Absolutely. And yet a detailed description, deep explanation and comparison (either theoretical or practical based on benchmarks) is always useful as it introduces more clarity and helps to avoid misunderstandings. 
The aim is not to produce a paper of "academic" quality or something comparable just for the sake of it, because you want it to be published at a conference. There are enough people in academia who would do it ;-)
The reason should be that it makes it easier to further develop and improve the LLVM register allocator and may also lead to better register allocation algorithms overall. And there is also a lot to gain from developments outside of LLVM. Once register allocation people (both from academia and from industry) have understood  how this algorithm works and why certain (practical) decisions were made, they may realize how to improve it even further by using  and borrowing some approaches and tricks invented in scope of other frameworks and register allocation algorithms.

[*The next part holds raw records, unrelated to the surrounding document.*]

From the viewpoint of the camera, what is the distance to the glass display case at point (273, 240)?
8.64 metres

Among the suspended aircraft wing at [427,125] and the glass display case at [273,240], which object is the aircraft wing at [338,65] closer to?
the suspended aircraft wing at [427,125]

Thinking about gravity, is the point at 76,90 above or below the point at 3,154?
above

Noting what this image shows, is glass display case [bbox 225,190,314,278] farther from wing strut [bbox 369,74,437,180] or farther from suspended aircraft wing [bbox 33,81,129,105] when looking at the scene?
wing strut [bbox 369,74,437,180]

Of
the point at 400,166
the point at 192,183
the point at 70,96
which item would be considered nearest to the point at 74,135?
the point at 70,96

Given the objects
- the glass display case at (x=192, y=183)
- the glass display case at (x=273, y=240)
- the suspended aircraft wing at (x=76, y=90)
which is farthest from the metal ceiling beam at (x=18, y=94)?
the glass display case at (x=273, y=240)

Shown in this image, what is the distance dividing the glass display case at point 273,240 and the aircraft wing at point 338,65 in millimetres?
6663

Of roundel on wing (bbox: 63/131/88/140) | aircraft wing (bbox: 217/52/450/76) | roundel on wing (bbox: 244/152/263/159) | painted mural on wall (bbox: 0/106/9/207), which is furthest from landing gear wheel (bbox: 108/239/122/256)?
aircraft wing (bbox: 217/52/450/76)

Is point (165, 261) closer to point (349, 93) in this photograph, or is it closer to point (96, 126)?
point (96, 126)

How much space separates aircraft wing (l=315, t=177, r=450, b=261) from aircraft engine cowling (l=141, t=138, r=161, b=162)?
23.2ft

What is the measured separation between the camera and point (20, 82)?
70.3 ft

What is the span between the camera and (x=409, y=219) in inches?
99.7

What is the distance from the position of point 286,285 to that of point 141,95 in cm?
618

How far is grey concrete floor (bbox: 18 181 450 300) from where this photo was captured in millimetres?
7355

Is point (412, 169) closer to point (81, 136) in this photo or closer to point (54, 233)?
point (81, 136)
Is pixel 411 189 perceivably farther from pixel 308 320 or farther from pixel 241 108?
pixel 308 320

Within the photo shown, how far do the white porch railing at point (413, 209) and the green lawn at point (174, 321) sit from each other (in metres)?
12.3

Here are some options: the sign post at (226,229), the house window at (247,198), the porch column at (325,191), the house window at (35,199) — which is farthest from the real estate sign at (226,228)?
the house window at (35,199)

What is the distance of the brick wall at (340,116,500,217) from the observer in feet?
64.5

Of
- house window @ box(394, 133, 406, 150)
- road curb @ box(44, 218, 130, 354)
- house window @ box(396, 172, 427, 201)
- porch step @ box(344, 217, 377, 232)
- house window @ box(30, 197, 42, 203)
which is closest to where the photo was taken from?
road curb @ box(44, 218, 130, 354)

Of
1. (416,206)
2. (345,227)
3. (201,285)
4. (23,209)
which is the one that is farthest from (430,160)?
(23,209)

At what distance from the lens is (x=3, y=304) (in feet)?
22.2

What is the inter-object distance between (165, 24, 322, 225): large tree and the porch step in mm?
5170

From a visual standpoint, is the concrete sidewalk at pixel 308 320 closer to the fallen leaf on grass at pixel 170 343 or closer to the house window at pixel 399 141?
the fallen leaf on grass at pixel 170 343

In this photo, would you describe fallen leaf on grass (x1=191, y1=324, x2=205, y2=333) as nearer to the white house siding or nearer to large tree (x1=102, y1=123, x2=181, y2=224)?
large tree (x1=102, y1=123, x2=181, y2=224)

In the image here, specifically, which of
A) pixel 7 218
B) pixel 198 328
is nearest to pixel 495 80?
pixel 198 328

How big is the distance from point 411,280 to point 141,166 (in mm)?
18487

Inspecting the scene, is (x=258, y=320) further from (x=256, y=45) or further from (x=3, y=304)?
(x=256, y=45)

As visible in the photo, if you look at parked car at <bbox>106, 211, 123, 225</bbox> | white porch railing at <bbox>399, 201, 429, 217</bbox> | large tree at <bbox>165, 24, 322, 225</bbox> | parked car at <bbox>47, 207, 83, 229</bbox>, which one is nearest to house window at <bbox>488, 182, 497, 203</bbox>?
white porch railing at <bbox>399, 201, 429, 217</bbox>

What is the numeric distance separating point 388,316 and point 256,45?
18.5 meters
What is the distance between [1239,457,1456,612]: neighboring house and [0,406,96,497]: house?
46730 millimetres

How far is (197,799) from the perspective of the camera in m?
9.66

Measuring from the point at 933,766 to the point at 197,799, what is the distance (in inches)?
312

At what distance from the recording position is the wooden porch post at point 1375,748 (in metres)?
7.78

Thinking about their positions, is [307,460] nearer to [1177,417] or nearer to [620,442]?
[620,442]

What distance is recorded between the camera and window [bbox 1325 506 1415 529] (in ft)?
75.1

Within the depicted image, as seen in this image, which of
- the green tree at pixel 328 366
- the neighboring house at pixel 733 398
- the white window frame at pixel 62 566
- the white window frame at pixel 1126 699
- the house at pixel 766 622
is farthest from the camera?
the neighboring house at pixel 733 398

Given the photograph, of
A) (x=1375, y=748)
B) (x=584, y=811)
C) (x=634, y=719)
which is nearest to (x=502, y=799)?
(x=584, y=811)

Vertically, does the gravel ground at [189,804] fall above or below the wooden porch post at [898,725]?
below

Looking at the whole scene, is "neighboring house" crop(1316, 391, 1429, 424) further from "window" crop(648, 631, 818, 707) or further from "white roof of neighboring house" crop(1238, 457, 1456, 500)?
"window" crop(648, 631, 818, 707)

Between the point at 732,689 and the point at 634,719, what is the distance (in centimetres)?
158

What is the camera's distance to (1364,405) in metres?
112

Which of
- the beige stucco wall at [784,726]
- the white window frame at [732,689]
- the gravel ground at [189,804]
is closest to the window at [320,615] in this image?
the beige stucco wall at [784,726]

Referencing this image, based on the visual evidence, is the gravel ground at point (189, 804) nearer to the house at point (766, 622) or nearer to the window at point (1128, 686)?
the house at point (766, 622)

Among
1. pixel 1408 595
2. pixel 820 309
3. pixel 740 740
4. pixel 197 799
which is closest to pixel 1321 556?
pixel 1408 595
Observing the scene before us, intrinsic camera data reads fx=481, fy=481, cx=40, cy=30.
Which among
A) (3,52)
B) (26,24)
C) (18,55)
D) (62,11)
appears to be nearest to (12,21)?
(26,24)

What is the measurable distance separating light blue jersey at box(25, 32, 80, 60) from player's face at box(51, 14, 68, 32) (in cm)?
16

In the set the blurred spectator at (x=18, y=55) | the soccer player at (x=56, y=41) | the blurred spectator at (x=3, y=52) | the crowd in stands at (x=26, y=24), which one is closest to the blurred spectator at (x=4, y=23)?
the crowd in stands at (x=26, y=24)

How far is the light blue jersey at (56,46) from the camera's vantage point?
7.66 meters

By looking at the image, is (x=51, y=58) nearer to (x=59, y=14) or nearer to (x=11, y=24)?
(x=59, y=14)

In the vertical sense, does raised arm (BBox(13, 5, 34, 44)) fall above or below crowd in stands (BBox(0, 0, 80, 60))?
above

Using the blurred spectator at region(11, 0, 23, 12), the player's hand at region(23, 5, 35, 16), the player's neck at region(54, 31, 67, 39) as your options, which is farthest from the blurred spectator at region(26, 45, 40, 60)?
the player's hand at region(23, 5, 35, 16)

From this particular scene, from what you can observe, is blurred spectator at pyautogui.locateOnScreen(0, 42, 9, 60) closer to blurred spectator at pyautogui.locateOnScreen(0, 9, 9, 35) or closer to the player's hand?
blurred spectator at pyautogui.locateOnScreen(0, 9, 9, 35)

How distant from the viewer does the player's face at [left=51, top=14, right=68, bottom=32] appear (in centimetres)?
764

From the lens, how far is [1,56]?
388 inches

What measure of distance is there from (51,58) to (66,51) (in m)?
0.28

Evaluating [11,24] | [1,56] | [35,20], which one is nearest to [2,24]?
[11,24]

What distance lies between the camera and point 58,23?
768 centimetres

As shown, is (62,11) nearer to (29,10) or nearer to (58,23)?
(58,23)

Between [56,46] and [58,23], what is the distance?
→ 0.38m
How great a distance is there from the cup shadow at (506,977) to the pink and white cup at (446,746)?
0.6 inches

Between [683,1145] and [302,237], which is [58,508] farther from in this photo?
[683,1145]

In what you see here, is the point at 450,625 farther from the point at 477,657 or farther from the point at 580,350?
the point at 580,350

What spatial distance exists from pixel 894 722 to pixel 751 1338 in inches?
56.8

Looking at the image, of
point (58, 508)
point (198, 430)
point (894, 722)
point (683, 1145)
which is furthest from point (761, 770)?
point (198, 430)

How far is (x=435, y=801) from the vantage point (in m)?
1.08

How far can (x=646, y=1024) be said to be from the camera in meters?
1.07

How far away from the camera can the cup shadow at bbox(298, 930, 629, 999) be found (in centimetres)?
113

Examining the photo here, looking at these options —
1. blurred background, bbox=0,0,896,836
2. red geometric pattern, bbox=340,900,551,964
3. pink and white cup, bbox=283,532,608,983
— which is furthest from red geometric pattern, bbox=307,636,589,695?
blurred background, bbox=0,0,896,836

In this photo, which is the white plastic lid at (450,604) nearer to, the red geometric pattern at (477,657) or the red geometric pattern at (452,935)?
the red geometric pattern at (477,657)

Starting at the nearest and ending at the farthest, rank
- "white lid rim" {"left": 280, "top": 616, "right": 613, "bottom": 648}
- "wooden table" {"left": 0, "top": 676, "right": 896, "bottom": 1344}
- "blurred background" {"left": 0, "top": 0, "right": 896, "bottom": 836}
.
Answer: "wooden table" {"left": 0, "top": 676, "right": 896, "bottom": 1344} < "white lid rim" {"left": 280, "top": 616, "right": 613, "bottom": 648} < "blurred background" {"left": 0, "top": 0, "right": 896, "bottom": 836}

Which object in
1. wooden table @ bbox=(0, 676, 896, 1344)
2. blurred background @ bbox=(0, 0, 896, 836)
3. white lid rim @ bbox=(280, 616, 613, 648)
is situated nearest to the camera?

> I hope this brief chronicle of the algorithm's inception dispels some of
> its mystery.

Yes. It was very educative! Actually, it would be nice to have a page with a detailed description of the current and may be old register allocator as a part of the LLVM web-site. For starters, the blog entry from Jakob and explanations from this mail thread could be put there. Later it could be extended and improved. What do you think about this idea?